It is probably intuitively or empirically known to you that some people have a greater capacity to visualize than other people. Other people have highly tuned auditory awareness. Some people seem so mostly make sense of the world through the sensations they feel, while some great chefs or wine connoisseurs have highly sensitive and developed sense of taste.

So if you, as a story teller, tell a story that is rich in visual detail, the visualizers will be very happy but not everyone else will share the same appreciation. Conversely, if your story is limited to descriptions of how you and your characters felt in a given situation, the visualizers wouldn’t “see” what you’re talking about.

SO it behooves us to cover all the bases and write our stories using SENSORY RICH LANGUAGE, covering all five senses along the way.
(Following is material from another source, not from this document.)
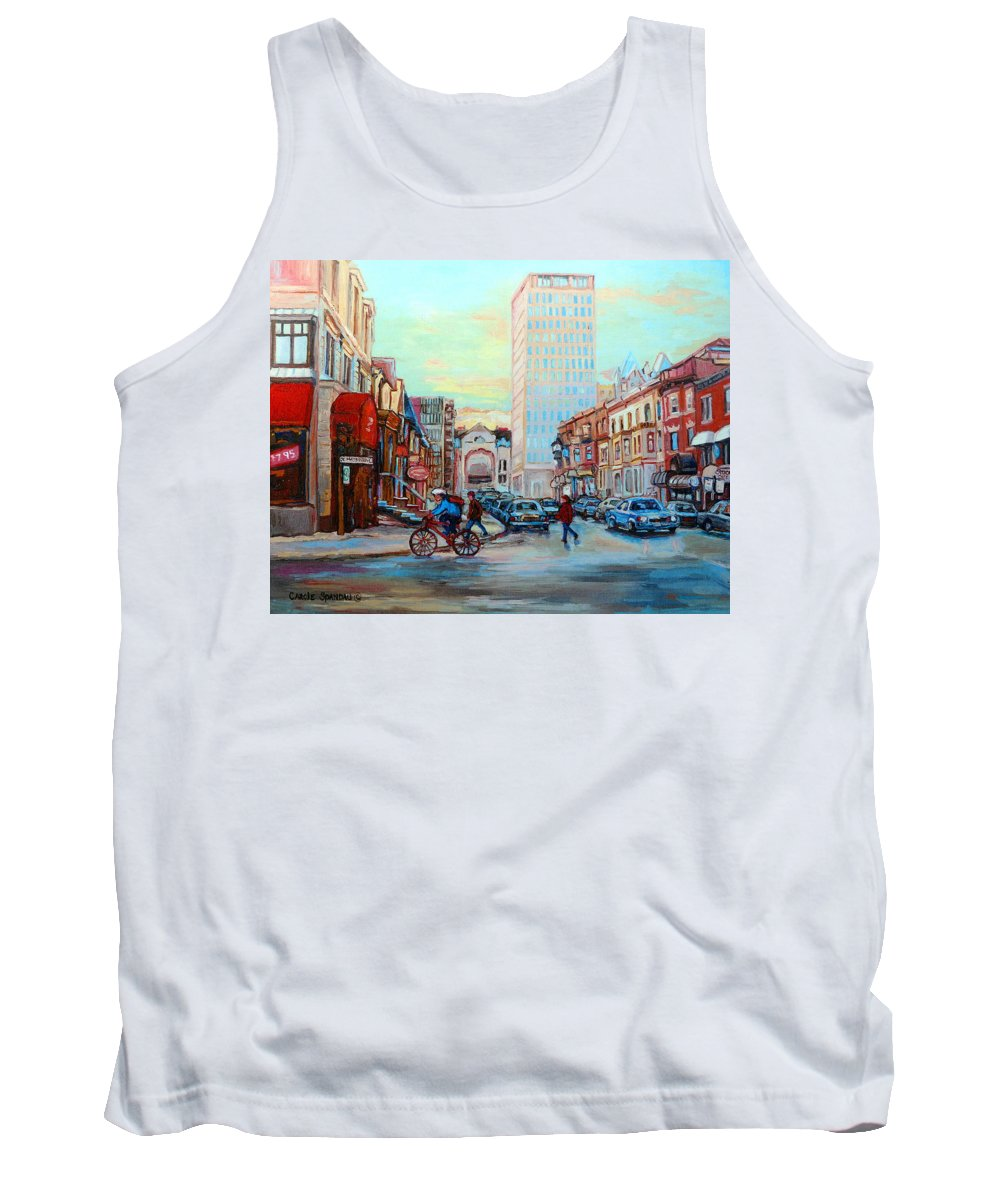 Montreal Tank Top featuring the painting Speed Cyclist On Crescent by Carole Spandau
The funny thing is you and I and everyone tends to favor one of those senses and you might not even realize it. It just seems normal to you. So when we create our stories we would be well advised to but your editor’s hat on and make sure you include some descriptions in your story that touch on each sense at some point in your story.

Just for review’s sake – we have five senses. They are:

  1. Seeing

  2. Hearing

  3. Tasting

  4. Smelling

  5. Feeling

So instead of a story like this:

On the first day of my summer vacation this year I went down to the diner and hung out with my friends Vinnie and Slash and waited to see if some girls came by. Around lunch time Betty Alice and Nadine came by to get some lunch and Vinnie went over and talked to them. They must have told him they weren’t interested in whatever it was he said because Vinnie ran out.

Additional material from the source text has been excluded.